Check out my new post!! The Little Things
Today has been a tough day. Not as tough a day as many people around the world are having – fighting illness, war, abuse, hunger, poverty, and the inability to use the correct there/their/they’re – but more of a day full of annoyances and frustrations. Minor in terms of the scope of problems that I just mentioned, but that knowledge doesn’t make me feel less frustrated. And I am trying not to feel guilty about that. Sometimes we just need to feel frustrated. To give into to it for a minute before we can get over it. So I am.
My daughter hasn’t been feeling well for the past few days. She has had a fever and has been waking up through the past few nights, which then causes her to be cranky during the following days because she is tired. So I have gotten little more than a couple of hours of restless sleep for the past few nights, which has led to me also being cranky during the day. So when my daughter has total meltdowns because I won’t allow her to put a plastic bag over her head, or she throws the lotion on the floor-causing it to explode all over the carpet, or when she smacks me the face with the force of a miniature prize-fighter, my own exhaustion and crankiness cause me to want to have a total meltdown. What can I throw? Who can I smack in the face?
Here’s the thing though. It will pass. One night soon (please God, please) she will feel better and get a good night of sleep. And then so will I. And life will be good again… until it’s not. That’s the way parenting goes. It is tough. It is wonderful. Often both at the same time.
So, I am not writing this post to ask for advice on how to get through this. And I am certainly not writing this post to give advice on how to get through a similar situation. I am simply writing this to remind everyone that Tough happens. It happens to the best of us. And to the not-even-close-to-the-best-of-us. It happens in big problems and small annoyances. And sometimes we let our frustrations get the best of us. Sometimes we even throw things or have meltdowns. And sometimes that’s ok… as long as you are not at work. Or at a restaurant with tablecloths. Or the grocery store. Or on public transportation. Or really anywhere in public if you can help it.

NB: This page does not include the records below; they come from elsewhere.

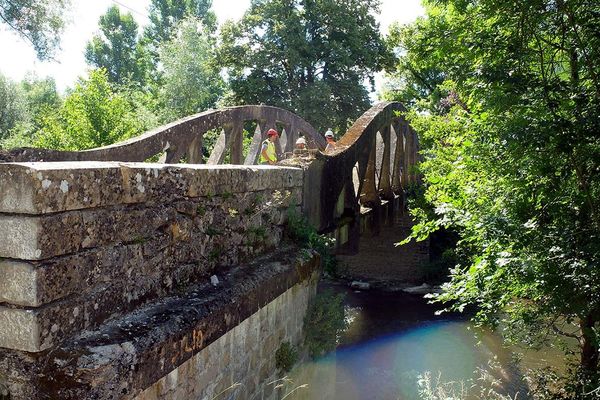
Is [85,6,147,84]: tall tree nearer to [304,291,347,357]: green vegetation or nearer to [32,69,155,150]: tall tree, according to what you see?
[32,69,155,150]: tall tree

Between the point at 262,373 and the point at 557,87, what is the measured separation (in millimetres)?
3314

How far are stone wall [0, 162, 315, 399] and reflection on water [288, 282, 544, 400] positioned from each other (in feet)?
7.54

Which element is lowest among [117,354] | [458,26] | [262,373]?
[262,373]

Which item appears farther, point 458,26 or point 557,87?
point 458,26

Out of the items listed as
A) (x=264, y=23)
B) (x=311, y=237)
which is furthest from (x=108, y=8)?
(x=311, y=237)

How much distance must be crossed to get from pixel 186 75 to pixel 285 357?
24481mm

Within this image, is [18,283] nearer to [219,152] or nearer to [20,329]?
[20,329]

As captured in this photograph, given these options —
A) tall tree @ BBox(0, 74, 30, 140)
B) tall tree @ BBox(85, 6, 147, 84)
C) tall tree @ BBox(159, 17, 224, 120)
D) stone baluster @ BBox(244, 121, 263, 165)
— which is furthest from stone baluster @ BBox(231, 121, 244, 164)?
tall tree @ BBox(85, 6, 147, 84)

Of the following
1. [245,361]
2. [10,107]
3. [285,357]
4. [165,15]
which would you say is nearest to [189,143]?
[285,357]

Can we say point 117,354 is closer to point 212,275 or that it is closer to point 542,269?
point 212,275

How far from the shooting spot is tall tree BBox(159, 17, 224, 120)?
26688mm

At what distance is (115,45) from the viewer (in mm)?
49938

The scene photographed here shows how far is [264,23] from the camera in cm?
2355

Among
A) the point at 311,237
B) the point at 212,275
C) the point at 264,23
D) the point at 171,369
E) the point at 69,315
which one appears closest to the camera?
the point at 69,315
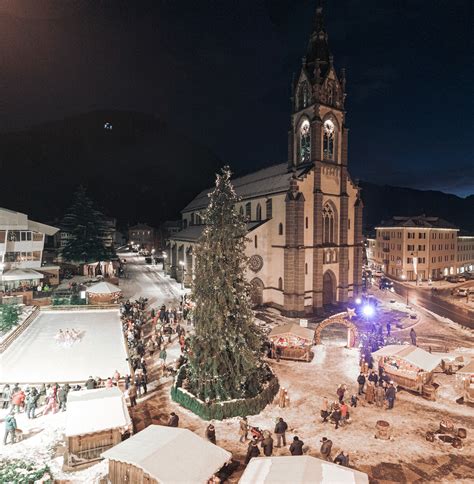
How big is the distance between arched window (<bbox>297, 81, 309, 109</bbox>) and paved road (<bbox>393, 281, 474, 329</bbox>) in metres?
25.6

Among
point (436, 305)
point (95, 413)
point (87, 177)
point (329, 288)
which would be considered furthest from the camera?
point (87, 177)

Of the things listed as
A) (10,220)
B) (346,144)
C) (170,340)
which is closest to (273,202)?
(346,144)

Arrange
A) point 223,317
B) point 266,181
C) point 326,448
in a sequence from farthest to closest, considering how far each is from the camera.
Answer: point 266,181 < point 223,317 < point 326,448

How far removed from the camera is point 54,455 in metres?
11.7

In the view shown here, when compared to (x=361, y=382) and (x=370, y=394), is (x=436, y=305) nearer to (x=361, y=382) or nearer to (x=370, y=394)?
(x=361, y=382)

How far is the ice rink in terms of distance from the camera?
59.2ft

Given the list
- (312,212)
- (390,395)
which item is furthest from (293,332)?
(312,212)

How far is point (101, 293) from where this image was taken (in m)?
32.0

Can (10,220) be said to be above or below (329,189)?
below

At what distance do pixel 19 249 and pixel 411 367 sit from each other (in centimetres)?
3854

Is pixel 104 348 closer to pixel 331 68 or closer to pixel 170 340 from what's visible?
pixel 170 340

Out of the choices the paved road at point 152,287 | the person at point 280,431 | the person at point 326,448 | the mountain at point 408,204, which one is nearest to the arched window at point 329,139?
the paved road at point 152,287

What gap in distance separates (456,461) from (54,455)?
45.7 ft

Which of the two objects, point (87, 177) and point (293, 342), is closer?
point (293, 342)
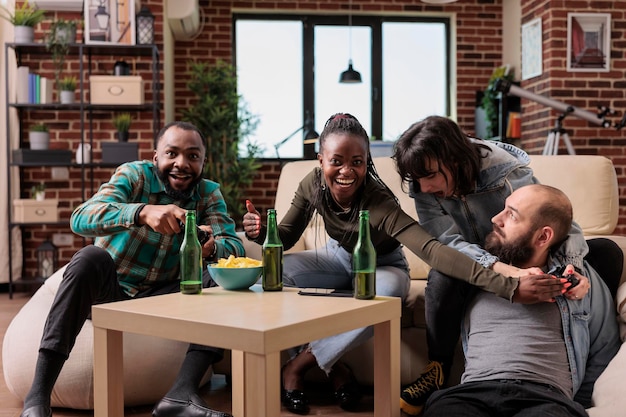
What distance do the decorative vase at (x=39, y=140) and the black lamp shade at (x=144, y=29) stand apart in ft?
3.02

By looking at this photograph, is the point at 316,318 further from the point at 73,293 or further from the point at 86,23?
the point at 86,23

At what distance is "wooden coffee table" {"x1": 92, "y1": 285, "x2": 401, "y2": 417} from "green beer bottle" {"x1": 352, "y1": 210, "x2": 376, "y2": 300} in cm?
3

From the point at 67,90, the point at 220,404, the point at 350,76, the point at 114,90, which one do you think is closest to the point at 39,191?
the point at 67,90

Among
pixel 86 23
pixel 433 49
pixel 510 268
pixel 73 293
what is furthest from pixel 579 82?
pixel 73 293

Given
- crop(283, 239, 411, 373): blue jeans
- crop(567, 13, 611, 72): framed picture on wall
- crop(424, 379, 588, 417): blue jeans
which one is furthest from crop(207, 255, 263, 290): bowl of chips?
crop(567, 13, 611, 72): framed picture on wall

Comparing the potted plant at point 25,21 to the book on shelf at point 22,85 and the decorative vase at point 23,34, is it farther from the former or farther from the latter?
the book on shelf at point 22,85

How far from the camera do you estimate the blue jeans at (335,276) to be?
7.29ft

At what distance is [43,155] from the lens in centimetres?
486

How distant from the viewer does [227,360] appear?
8.41 ft

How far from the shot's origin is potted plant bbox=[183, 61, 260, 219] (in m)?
5.84

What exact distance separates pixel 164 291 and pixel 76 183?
9.92 ft

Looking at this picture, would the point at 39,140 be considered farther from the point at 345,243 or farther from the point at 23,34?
the point at 345,243

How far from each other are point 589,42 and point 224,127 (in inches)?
116

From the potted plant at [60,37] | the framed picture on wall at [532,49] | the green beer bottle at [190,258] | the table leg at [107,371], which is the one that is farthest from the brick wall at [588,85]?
the table leg at [107,371]
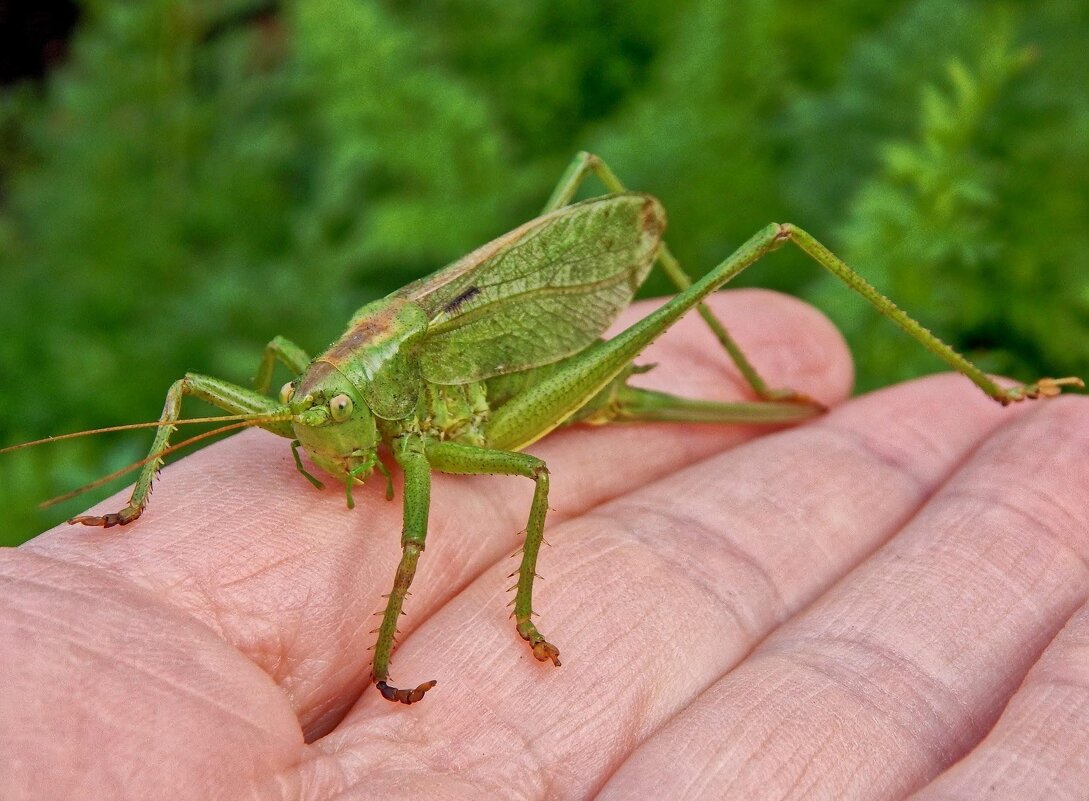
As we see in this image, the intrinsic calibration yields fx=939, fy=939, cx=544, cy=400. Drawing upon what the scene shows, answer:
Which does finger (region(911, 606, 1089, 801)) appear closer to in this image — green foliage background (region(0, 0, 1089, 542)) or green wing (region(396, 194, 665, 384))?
green wing (region(396, 194, 665, 384))

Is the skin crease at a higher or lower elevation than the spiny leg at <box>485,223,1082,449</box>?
lower

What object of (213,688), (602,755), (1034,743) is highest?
(213,688)

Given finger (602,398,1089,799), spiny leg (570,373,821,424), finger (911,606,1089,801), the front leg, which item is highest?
the front leg

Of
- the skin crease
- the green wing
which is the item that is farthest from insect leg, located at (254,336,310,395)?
the green wing

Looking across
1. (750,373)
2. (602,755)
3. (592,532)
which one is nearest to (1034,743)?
(602,755)

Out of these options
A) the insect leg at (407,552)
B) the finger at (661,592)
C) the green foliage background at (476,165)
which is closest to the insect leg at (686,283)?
the finger at (661,592)

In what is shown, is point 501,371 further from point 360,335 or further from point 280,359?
point 280,359

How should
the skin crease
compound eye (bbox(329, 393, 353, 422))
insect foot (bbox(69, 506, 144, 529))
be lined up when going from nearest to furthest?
the skin crease, insect foot (bbox(69, 506, 144, 529)), compound eye (bbox(329, 393, 353, 422))

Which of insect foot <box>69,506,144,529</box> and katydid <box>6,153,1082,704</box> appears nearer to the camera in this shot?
insect foot <box>69,506,144,529</box>

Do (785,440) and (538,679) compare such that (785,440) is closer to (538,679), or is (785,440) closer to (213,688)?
(538,679)
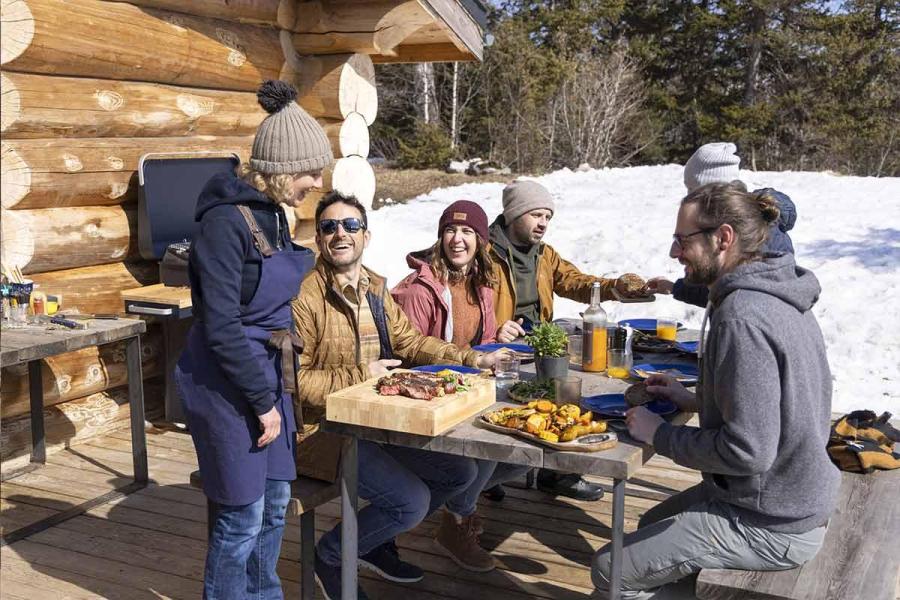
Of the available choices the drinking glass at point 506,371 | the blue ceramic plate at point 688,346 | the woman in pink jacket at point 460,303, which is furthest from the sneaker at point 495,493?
the drinking glass at point 506,371

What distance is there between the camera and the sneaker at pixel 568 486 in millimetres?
4707

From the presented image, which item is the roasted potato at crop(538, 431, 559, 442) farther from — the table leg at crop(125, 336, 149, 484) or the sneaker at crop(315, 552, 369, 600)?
the table leg at crop(125, 336, 149, 484)

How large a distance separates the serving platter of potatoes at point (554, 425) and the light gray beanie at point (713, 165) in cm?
202

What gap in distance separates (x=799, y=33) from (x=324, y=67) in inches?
848

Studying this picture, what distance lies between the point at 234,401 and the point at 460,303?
5.08 feet

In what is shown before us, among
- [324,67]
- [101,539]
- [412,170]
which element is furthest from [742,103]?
[101,539]

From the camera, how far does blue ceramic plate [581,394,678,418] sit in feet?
9.45

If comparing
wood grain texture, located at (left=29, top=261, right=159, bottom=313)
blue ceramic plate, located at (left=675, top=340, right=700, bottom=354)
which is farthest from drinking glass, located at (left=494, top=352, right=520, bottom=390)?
wood grain texture, located at (left=29, top=261, right=159, bottom=313)

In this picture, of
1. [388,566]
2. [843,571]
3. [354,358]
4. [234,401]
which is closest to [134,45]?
[354,358]

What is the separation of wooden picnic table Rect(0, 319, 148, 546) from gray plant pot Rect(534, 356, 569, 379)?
7.63 ft

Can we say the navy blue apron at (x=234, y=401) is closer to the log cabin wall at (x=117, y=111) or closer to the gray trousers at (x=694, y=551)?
the gray trousers at (x=694, y=551)

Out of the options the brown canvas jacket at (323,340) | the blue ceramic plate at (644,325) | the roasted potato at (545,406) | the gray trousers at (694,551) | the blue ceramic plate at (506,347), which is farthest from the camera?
the blue ceramic plate at (644,325)

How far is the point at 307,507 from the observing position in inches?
123

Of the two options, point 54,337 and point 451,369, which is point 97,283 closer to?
point 54,337
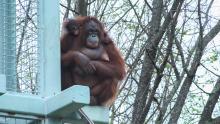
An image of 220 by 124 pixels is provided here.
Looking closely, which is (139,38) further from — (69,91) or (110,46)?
(69,91)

Sometimes I get insomnia. I have always had trouble sleeping, even as a kid, although back then my insomnia dressed itself up as an imaginary friend who would keep me up at nights, pacing around my room and asking tough questions like, “What do you think happens when you die?” and, “Why does Santa hide all the Christmas presents in your parents’ closet?” I guess I had more of an imaginary Barbara Walters. Anyway, the point is that I have always had trouble sleeping, but it has only gotten worse as time goes on. I guess because as I got older, I discovered more things to worry about. (Though I am still up most nights trying to figure out why Santa hid all the Christmas presents in my parents closet!)
Then once I had a child, a solid night of sleep became a distant memory. Now there are numerous lists to make, hundreds of things to prepare for, and gazillions of irrational fears to worry about. It is a wonder that I am not a total zombie. However if you are reading this and there is something that I forgot to do for you or there is something that I did to otherwise piss you off… it’s because I am a zombie.
The past week or so, I have had another bout of insomnia. I either go to bed early, hoping to catch up a bit on sleep, or I stay up late, afraid to even try to fall asleep. Either way, the result is the same: toss and turn for a few hours, move to the couch, toss and turn, move to the guest bedroom, toss and turn, until finally I drift off into a fitful sleep a few hours before it is time to wake up. Last night I tried the stay-up late technique. Instead I watched The Real Housewives of Beverly Hills. Bad idea. You should never watch anything so frightening before trying to sleep. Finally I crawled into bed, exhausted, only to spend another couple of hours tossing and turning, before finally managing to fall asleep around 2:15 am.
Then my daughter woke up crying at 2:30 am.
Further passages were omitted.